In the summer of 2010, when the New York Knicks’ superstar chase was beginning to fade out with only Amar’e Stoudemire in hand, the Knicks turned their sights to other free agents. The superstar crop was mostly gone by this time, but some good role players still remained. The Knicks’ second big splash that summer was the acquisition of Raymond Felton – a signing I was absolutely thriled with.
Though Felton had been little more than a solid, if not unspectacular point guard through the first five years of his career with the Charlotte Bobcats, I just saw something in him that I liked. He routinely had his best games against the Knicks, posting averages of 19 points, 7 assists, and 6 rebounds per game against them in the 2009-10 season. I enjoyed his ability to briefly take over a game. I enjoyed watching a short man with a pudgy physique bolt in and out of the lane. And when he came to the Knicks, though he struggled at first, Felton was arguably the best point guard in a New York uniform in quite some time.
Let me remind you of how awesome Raymond Felton was:
Amar’e Stoudemire was not supposed to survive without Steve Nash; once chemistry developed, Stoudemire and Felton became the NBA’s hottest pick-and-roll duo as Stoudemire cruised to a streak of nine straight 30-point games.
Felton manned a ship of underdogs that became one of the league’s most efficient offenses.
Through the first two months of the season, when those Knicks were red hot, Felton averaged 18 points, 9 assists, 4 rebounds, and 2 steals per game – nearly elite-level stats.
With rumors of the Knicks pursuing Chris Paul, Steve Nash, Deron Williams, Felton squashed them by out-playing Paul (17 points, 13 assists, 5 rebounds in a win), posting a triple-double in a win over the Suns, and out-playing Williams, as well (23 points, 11 assists, 7 rebounds).
Raymond Felton once claimed he wanted to be a New Yorker for life.
But the past season-and-a-half hasn’t been kind to Felton.
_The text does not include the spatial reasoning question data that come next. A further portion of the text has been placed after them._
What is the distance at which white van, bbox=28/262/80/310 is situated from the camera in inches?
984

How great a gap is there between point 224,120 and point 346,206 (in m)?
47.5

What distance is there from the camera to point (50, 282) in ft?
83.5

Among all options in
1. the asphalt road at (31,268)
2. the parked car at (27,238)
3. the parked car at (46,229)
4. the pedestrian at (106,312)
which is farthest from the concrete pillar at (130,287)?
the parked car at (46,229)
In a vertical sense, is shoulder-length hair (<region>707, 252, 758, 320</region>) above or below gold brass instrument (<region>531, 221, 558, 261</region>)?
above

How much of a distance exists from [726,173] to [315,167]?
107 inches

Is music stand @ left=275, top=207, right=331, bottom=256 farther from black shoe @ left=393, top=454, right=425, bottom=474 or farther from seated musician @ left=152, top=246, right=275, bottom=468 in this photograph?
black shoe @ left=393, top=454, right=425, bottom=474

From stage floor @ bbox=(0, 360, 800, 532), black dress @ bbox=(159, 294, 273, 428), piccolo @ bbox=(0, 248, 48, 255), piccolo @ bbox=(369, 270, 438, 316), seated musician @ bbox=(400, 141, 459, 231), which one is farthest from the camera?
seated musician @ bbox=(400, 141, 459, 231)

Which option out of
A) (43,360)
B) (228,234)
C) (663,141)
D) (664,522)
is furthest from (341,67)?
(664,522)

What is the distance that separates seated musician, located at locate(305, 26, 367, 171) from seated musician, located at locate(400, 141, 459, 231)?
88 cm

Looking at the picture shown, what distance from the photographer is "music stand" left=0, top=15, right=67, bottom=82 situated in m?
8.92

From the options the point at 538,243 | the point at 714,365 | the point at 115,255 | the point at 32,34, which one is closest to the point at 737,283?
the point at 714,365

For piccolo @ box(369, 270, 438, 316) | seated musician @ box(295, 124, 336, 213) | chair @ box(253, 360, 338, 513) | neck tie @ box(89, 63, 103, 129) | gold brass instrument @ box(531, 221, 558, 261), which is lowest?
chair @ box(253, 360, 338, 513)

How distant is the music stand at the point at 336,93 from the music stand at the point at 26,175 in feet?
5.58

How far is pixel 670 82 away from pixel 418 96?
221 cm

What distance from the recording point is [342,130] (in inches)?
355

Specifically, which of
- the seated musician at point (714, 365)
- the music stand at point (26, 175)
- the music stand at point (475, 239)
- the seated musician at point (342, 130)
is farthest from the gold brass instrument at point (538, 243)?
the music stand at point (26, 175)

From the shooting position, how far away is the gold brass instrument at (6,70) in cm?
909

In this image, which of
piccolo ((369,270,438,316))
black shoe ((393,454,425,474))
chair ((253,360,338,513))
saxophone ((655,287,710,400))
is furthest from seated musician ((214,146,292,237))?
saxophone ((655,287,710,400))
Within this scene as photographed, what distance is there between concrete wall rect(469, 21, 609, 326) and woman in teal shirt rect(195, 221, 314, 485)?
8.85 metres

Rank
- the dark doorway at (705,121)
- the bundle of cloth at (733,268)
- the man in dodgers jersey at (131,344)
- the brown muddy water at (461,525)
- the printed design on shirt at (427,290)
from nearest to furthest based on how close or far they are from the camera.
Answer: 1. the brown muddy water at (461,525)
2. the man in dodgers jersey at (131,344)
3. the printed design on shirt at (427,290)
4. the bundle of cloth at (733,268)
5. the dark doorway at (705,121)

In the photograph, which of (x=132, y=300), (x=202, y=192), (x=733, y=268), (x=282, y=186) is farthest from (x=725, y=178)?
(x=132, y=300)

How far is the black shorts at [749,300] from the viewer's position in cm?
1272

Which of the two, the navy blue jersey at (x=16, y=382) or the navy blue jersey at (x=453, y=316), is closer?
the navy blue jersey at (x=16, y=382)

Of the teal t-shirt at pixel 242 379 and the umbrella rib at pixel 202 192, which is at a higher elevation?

He was shipped to Denver where he came off the bench behind Ty Lawson and struggled with his shot. On 2011 Draft Night, Felton was traded to Portland where he initially did well, but struggled with conditioning, and his season became disastrous.
Now, with Felton entering free agency (as the Blazers almost surely will not pick up his option), there have been rumors of Felton returning to New York. Much of this depends on how the arbitrator rules the hearing for the Bird Rights case for Jeremy Lin and Steve Novak – if the Knicks have to use their mid-level excpetion to retain Lin, then Felton is most likely not an option. However, if the Knicks’ MLE remains, then Felton may be a realistic option. But would he be a good fit?
The natural response would be yes. Any time you can acquire a PG as talented as Felton (even in his worst seasons, he’s hovered around an average starting point guard), to be a backup, it’s almost a must. But this New York Knicks team is a vastly different Knicks team Felton played so well with originally.
Gone is Mike D’Antoni’s fast-paced offense, that let Felton dash around the court with free will. Gone are the shooters like Danilo Gallinari, Wilson Chandler, the jumpshots of Landry Fields and Toney Douglas (RIP, jumpshots, respectively).
The Knicks under Mike Woodson play at a slower pace, which has never been a good fit for Felton’s game. Felton’s Bobcats usually played somewhere between a league average and slowest pace in the NBA, and this past season, the Trailblazers played at exactly 15th in the NBA in pace – about 94 possessions per game. Felton’s best season – his 54 games with the Knicks – came with Mike D’Antoni, where the Knicks were around the top five in pace. Likewise, the Knicks lack the spacing that Felton likes to utilize to drive into the lane and run the pick-and-roll with the big men. That space will especially be lost if the Knicks don’t bring back Steve Novak and J.R. Smith.
My love for Raymond Felton would swoon if he returned to the Knicks, but in complete honesty, there may be better fits.